Depok, 11 September
2014
Pukul delapan lebih empat puluh lima. Langkah kakiku
tergesa-gesa menuju tempat foto kopi yang tidak jauh dari rumah. Sampai di
sana, alhamdulillah...belum tutup. Mem-print lalu mem-fotokopi materi ekskul
nulis untuk 4 pekan ke depan. Ketika sedang menunggu, aku melihat-lihat pojok
mainan dalam kios itu. Banyak mainan edukasi lucu-lucu banget. Dan yang nggak
kalah menarik perhatianku adalah...stiker timbul aneka rupa.

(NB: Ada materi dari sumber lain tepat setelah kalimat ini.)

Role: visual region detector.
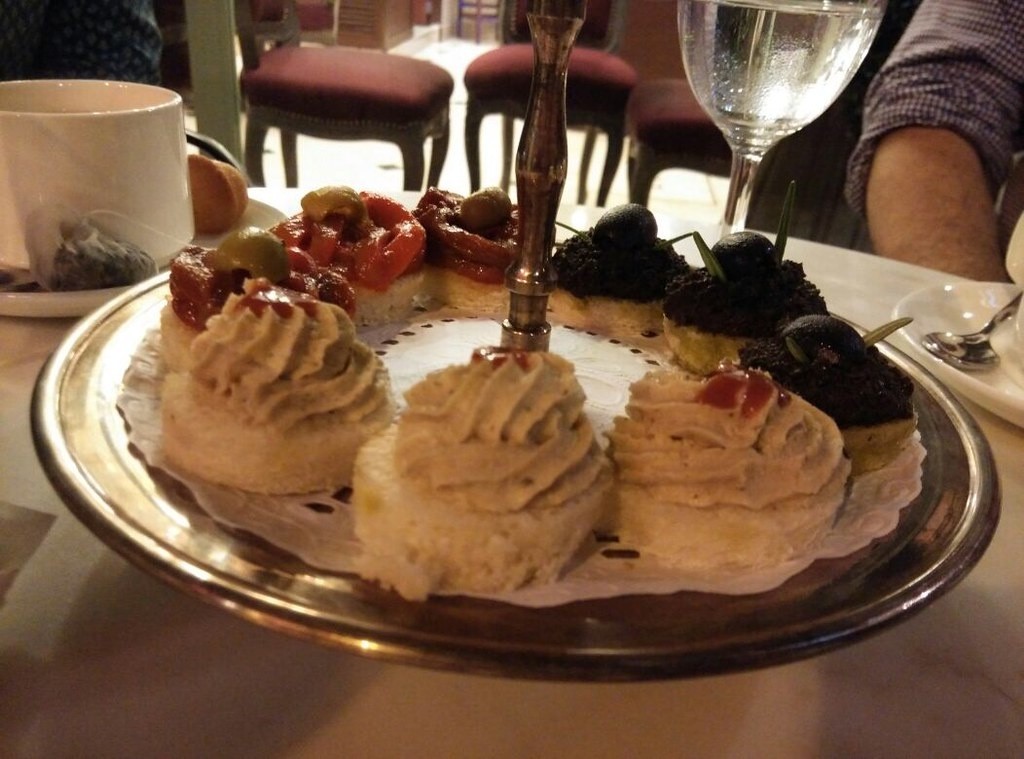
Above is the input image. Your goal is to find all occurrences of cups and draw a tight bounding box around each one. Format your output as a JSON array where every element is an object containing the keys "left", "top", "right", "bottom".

Ada bentuk
binatang, orang, kendaraan, juga tokoh kartun. Ah, stiker itu bikin aku flashback ke tahun 2008 akhir. Dimana
saat itu aku sedang menjadi close friend seorang anak berkebutuhan khusus.
Sebetulnya aku kurang setuju jika anak laki-laki itu
masuk dalam kategori anak Special Need
(SN). Pasalnya ia memiliki penamilan fisik normal, respon bicaranya baik, dan
ia dijuluki ‘preman sekolah’ karena memang kerjanya mengganggu ketentraman
teman-teman di sekitarnya. Jangan dibayangkan ia meminta paksa uang pada
teman-teman satu sekolah dan mem-bully ya, ia hanya bermain seperti biasa
tetapi ujung-ujungnya agak melukai. Emosinya sulit dikendalikan. Saat
berolahraga pun ia lebih sering mengacaukan. Bola basket sering dikuasainya
sendiri bahkan kerap disangkutkan di ujung keranjang. Pada jam pelajaran
komputer, ia lebih sering menghilang. Atau jika ada di tempat, ia menjadikan
keyboard komputer seolah-olah piano dengan ditekan-tekan kasar tuts-tutsnya. Di
kelas pun, ia sering mendapat label ‘ikan pesut’ karena ia lebih suka
mengerjakan tugas di atas karpet ketimbang duduk bersama dengan teman sekelompoknya
di bangku. Perutnya yang gendut menahan bobot tubuhnya. Lucu dan menggemaskan sebetulnya,
tapi aku sangat prihatin padanya. Ia harus berubah. Tidak bisa begini terus!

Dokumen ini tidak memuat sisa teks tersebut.